Note:
This topic has been translated from a Chinese forum by GPT and might contain errors.Original topic: 一张表两亿数据,用tidb,底层还要做分区么

For a table with 200 million records using TiDB, do we still need to do partitioning at the underlying level?
Note:
This topic has been translated from a Chinese forum by GPT and might contain errors.Original topic: 一张表两亿数据,用tidb,底层还要做分区么
For a table with 200 million records using TiDB, do we still need to do partitioning at the underlying level?
The main purpose of partitioning is to facilitate future data deletion. You can simply delete the partition. Using delete in TiDB is very troublesome.
It depends on the hardware environment. If it is standard or over-configured, I think there is no need to partition.
If it is date-related data, such as an increase of 20 million per month, and it needs to be cleaned up every year, you can use partitioning for easier cleanup; or, if you only need to query the latest month’s data each time and the corresponding SQL specifies the partition key, you can also use partitioning. In this case, the query will only scan the latest partition.

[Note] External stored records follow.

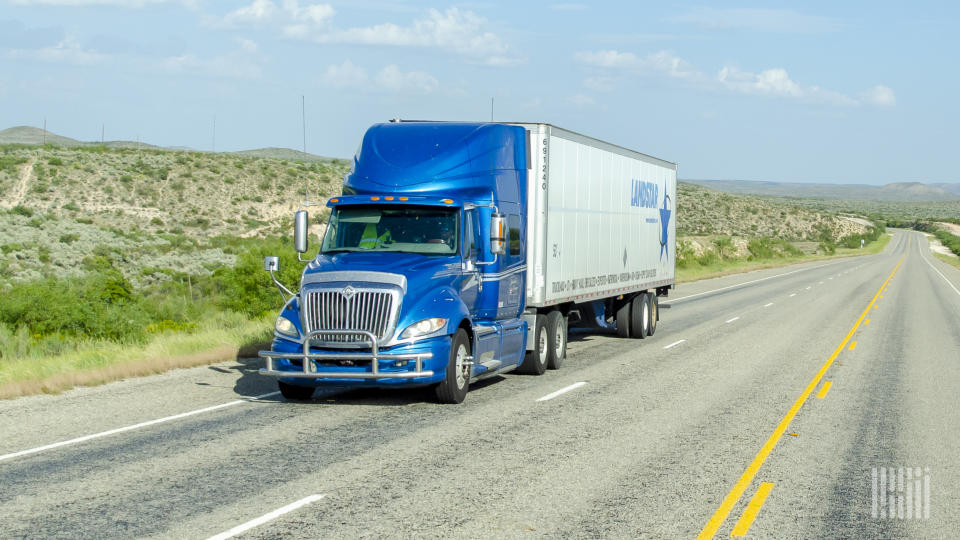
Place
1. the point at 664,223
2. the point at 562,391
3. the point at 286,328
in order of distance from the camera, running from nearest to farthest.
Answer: the point at 286,328 → the point at 562,391 → the point at 664,223

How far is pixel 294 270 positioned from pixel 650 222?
1176cm

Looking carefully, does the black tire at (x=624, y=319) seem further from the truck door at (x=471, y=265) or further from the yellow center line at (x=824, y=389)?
the truck door at (x=471, y=265)

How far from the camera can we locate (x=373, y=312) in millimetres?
12078

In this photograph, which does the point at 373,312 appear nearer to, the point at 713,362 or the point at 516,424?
the point at 516,424

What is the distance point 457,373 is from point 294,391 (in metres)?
2.06

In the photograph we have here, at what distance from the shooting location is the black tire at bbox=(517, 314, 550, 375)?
15.8 m

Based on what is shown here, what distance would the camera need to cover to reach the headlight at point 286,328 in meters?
12.4

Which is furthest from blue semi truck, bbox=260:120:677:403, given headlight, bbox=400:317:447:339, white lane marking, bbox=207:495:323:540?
white lane marking, bbox=207:495:323:540

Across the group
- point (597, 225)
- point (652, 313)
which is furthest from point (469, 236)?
point (652, 313)

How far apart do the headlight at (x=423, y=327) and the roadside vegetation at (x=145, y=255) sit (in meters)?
4.84

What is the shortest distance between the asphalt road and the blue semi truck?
23.2 inches

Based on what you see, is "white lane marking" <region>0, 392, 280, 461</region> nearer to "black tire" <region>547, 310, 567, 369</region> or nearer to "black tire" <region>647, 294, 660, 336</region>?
"black tire" <region>547, 310, 567, 369</region>

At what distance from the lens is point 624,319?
73.4 ft

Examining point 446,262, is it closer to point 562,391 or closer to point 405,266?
point 405,266
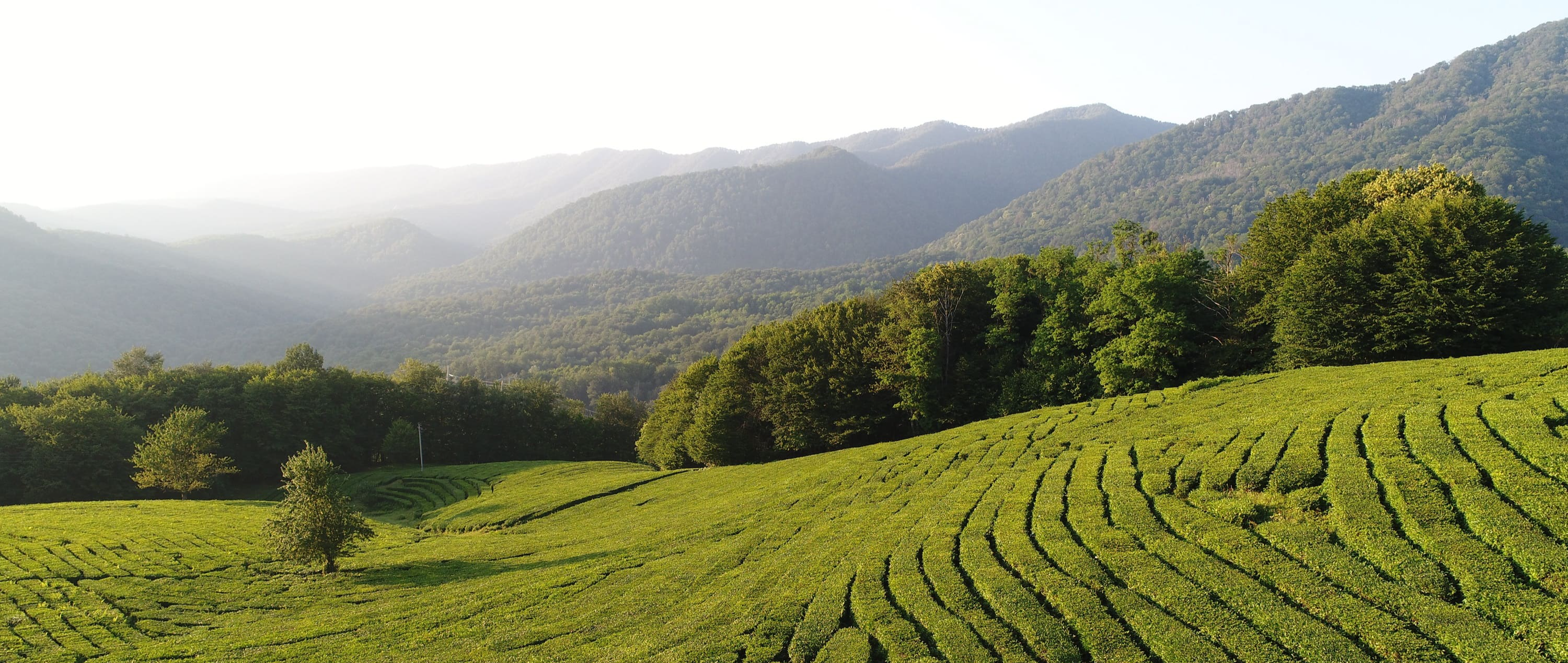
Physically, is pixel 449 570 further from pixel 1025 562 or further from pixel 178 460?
pixel 178 460

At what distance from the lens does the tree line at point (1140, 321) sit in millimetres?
33688

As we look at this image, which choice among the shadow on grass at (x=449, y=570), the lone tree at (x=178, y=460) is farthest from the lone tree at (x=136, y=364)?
the shadow on grass at (x=449, y=570)

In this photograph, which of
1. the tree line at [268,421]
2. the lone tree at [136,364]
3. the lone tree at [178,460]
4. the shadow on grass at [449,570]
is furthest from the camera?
the lone tree at [136,364]

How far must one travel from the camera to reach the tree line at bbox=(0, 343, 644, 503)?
58.0 m

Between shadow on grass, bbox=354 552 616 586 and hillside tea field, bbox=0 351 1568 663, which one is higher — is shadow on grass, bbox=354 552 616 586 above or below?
below

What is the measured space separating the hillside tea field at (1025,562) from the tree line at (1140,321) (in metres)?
8.30

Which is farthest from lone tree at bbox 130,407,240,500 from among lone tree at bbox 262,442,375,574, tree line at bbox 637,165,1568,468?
tree line at bbox 637,165,1568,468

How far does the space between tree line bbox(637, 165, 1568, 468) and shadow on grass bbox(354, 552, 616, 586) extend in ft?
99.7

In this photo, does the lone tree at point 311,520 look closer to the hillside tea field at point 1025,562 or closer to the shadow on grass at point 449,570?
the hillside tea field at point 1025,562

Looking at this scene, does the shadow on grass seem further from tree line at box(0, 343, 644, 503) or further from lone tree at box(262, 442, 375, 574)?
tree line at box(0, 343, 644, 503)

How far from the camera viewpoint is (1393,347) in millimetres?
35000

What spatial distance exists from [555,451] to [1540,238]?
95.7m

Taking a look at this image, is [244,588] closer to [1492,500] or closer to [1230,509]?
[1230,509]

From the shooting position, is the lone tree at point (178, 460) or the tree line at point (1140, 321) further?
the lone tree at point (178, 460)
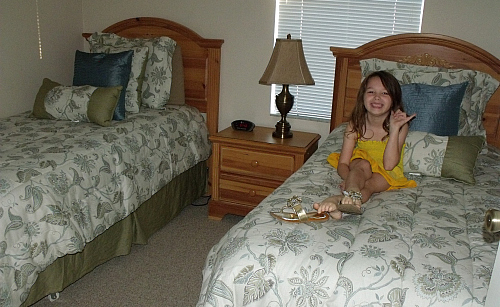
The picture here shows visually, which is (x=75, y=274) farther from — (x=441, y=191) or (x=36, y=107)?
(x=441, y=191)

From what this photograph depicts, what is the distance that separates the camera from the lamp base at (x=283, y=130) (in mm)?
2898

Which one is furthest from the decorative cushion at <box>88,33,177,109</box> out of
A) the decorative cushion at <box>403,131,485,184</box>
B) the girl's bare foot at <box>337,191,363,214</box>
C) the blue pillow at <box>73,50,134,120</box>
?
the girl's bare foot at <box>337,191,363,214</box>

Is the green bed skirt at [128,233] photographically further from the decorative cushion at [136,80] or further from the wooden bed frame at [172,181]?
the decorative cushion at [136,80]

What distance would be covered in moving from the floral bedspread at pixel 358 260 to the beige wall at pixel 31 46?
2070 millimetres

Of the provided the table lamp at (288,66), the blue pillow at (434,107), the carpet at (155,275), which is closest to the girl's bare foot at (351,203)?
the blue pillow at (434,107)

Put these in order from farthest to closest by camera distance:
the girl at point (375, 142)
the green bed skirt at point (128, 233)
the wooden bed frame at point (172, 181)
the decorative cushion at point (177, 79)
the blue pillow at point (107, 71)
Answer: the decorative cushion at point (177, 79) → the blue pillow at point (107, 71) → the wooden bed frame at point (172, 181) → the green bed skirt at point (128, 233) → the girl at point (375, 142)

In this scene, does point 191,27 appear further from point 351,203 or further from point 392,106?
point 351,203

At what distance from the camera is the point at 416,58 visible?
2.68 metres

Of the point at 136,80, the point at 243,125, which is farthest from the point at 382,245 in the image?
the point at 136,80

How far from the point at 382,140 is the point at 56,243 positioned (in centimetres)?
148

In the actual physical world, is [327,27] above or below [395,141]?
above

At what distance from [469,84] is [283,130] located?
1041 millimetres

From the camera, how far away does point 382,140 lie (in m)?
2.19

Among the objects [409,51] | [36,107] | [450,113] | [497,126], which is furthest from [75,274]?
[497,126]
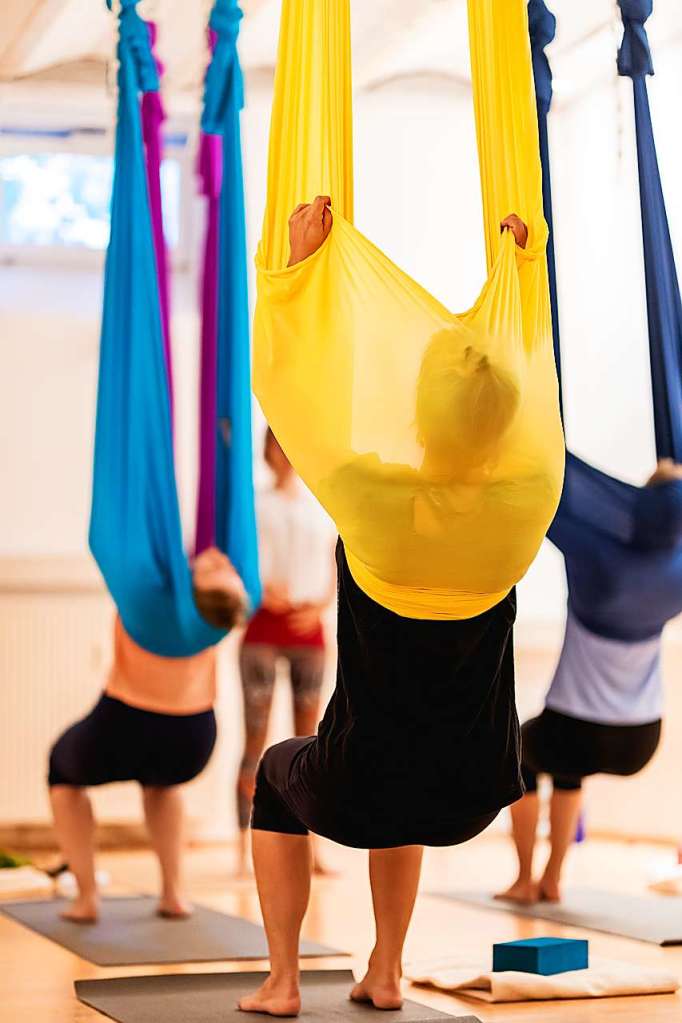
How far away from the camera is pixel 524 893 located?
3918 mm

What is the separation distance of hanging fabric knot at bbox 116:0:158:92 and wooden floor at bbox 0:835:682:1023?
1.97m

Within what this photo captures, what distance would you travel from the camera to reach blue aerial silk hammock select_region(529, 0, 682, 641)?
3152 millimetres

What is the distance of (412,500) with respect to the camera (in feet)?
7.35

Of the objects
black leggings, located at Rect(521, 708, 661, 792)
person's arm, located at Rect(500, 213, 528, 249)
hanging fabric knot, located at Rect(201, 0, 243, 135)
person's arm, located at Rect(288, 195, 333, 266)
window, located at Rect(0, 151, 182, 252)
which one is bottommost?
black leggings, located at Rect(521, 708, 661, 792)

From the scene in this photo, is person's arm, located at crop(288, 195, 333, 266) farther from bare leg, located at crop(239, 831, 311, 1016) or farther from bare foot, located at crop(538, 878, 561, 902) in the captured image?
bare foot, located at crop(538, 878, 561, 902)

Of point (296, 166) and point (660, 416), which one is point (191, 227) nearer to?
point (660, 416)

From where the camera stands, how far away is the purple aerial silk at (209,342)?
3.61 m

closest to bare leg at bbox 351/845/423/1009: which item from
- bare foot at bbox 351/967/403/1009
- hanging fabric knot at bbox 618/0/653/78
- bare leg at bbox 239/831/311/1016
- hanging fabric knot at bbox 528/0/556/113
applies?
bare foot at bbox 351/967/403/1009

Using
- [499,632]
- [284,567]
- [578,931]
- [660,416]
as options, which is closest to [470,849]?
[284,567]

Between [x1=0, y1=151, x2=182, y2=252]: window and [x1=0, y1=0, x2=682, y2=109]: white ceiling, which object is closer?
[x1=0, y1=0, x2=682, y2=109]: white ceiling

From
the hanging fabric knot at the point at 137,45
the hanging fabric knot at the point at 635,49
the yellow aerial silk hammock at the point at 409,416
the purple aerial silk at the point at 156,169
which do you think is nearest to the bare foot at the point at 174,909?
the purple aerial silk at the point at 156,169

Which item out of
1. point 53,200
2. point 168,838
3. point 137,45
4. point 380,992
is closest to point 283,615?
point 168,838

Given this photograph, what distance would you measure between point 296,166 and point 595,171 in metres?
3.20

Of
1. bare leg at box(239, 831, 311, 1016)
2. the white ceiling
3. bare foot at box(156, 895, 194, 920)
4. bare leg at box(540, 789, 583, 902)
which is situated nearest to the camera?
bare leg at box(239, 831, 311, 1016)
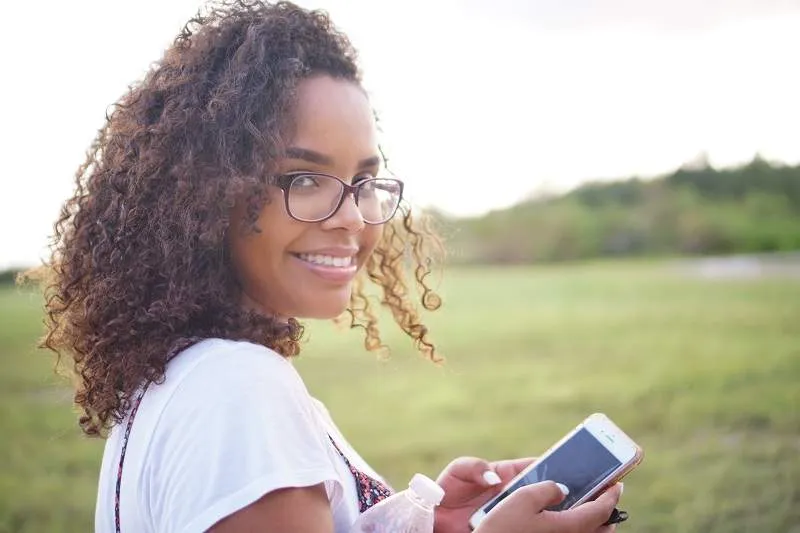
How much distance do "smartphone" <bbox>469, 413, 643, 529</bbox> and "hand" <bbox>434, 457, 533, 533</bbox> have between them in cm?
8

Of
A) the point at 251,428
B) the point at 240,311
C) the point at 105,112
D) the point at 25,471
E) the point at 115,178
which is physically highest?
the point at 105,112

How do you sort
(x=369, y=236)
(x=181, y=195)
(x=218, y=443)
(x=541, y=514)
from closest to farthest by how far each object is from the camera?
(x=218, y=443)
(x=541, y=514)
(x=181, y=195)
(x=369, y=236)

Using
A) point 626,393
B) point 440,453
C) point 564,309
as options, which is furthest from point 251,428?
point 564,309

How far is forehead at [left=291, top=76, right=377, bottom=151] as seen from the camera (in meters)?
1.24

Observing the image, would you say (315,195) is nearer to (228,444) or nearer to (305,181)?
(305,181)

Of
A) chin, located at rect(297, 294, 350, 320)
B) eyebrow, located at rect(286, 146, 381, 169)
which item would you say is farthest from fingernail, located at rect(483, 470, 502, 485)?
eyebrow, located at rect(286, 146, 381, 169)

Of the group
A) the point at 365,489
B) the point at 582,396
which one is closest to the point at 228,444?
the point at 365,489

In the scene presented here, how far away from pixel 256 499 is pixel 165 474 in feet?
0.41

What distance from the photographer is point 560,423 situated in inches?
145

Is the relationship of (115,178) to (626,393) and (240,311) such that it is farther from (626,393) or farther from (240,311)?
(626,393)

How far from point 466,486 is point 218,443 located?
0.62 meters

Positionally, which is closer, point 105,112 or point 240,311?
point 240,311

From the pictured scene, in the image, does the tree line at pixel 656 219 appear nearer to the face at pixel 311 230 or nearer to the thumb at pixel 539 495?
the face at pixel 311 230

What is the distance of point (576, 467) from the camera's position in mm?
1242
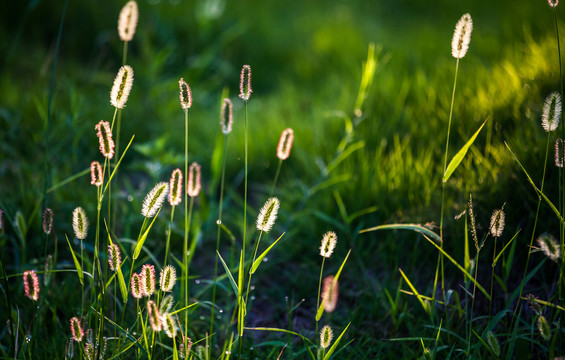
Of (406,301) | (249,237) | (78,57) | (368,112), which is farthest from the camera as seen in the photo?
(78,57)

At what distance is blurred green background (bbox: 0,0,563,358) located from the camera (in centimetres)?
176

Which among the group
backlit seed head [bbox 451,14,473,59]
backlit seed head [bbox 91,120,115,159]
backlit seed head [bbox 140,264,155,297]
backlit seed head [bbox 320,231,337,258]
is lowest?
backlit seed head [bbox 140,264,155,297]

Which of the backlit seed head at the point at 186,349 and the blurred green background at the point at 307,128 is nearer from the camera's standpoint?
the backlit seed head at the point at 186,349

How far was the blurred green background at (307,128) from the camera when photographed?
176 centimetres

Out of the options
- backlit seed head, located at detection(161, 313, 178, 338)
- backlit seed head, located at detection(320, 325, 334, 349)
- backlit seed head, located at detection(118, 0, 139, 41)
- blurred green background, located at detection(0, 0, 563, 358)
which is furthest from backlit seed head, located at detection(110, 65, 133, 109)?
backlit seed head, located at detection(320, 325, 334, 349)

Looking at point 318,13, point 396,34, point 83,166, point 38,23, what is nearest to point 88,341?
point 83,166

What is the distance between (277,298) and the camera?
1771mm

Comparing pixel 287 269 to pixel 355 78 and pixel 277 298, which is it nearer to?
pixel 277 298

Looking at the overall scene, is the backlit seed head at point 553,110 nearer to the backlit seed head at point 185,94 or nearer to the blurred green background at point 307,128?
the blurred green background at point 307,128

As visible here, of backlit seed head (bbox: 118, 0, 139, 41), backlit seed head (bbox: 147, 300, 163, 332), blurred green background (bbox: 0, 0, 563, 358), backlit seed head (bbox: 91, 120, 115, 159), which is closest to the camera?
backlit seed head (bbox: 147, 300, 163, 332)

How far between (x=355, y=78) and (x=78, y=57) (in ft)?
7.88

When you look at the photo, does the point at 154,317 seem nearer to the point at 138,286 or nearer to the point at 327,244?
the point at 138,286

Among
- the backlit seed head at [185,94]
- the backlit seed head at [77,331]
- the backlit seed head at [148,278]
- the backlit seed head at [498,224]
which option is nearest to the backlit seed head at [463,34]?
the backlit seed head at [498,224]

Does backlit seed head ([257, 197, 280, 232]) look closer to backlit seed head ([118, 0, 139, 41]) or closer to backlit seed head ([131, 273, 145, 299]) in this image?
backlit seed head ([131, 273, 145, 299])
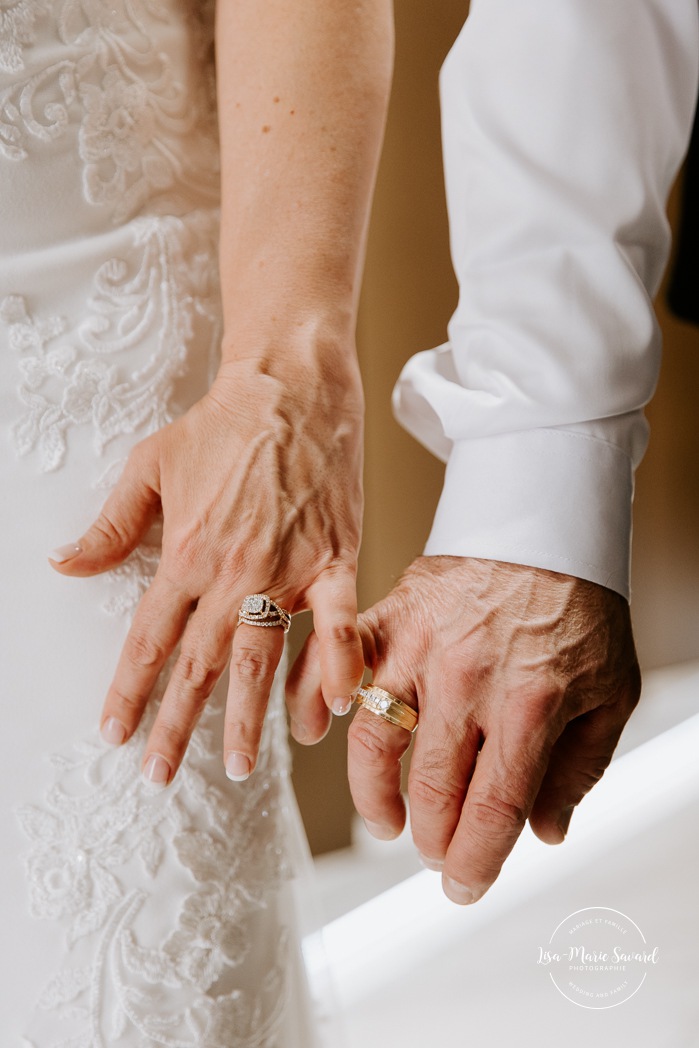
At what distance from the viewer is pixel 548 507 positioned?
601 millimetres

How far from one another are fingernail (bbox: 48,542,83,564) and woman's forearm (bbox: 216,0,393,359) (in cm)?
19

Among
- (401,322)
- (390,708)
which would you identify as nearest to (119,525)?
(390,708)

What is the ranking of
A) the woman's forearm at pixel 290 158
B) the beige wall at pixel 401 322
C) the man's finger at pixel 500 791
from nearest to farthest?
the man's finger at pixel 500 791 → the woman's forearm at pixel 290 158 → the beige wall at pixel 401 322

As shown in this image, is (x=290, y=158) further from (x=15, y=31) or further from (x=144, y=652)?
(x=144, y=652)

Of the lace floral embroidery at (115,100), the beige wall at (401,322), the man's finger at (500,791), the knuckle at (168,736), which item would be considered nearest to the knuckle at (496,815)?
the man's finger at (500,791)

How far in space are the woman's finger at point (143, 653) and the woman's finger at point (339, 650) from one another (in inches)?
3.8

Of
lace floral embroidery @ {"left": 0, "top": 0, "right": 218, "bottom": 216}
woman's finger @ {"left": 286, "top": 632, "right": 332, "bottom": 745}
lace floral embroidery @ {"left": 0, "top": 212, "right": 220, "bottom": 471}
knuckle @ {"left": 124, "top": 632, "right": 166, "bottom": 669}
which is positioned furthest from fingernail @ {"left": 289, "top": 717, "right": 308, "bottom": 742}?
lace floral embroidery @ {"left": 0, "top": 0, "right": 218, "bottom": 216}

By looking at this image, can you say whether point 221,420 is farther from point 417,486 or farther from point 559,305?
point 417,486

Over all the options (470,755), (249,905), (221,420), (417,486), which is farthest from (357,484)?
(417,486)

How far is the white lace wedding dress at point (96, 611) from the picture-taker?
23.0 inches

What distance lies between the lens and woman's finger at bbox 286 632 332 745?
60 centimetres

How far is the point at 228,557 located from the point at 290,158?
12.9 inches

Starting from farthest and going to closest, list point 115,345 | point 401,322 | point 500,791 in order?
point 401,322 → point 115,345 → point 500,791

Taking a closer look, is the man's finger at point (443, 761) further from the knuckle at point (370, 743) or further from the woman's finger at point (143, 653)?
the woman's finger at point (143, 653)
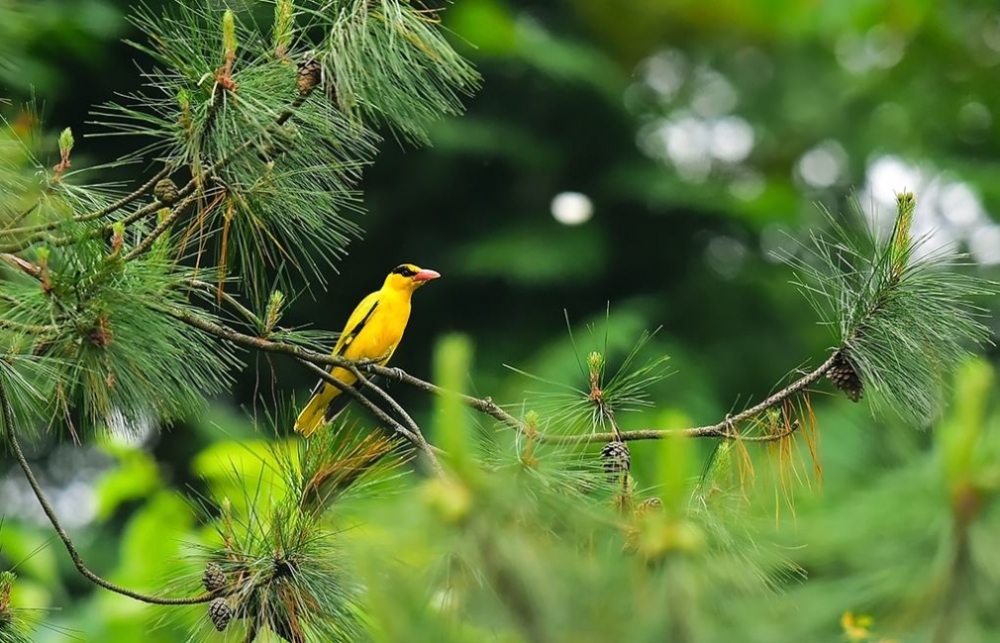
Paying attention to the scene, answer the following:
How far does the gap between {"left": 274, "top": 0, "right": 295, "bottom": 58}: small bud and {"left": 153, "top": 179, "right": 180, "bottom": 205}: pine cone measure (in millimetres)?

Partitioning can provide maintenance and efficiency improvements. For example, directly deleting a partition can delete the corresponding data. When partitioning by range or list, the query optimizer will generate an execution plan that only scans the corresponding partition data, avoiding the heavy operation of a full table scan (non-point query). Furthermore, if you need to distinguish between cold, warm, and hot data, as well as online and offline data, partitioned tables are still necessary.
Well, for this kind of large table business, we can only make it into a wide table. It’s not suitable to join other tables for OLTP. Now we are using various redundancies to make wide tables, but maintaining data consistency will be an issue.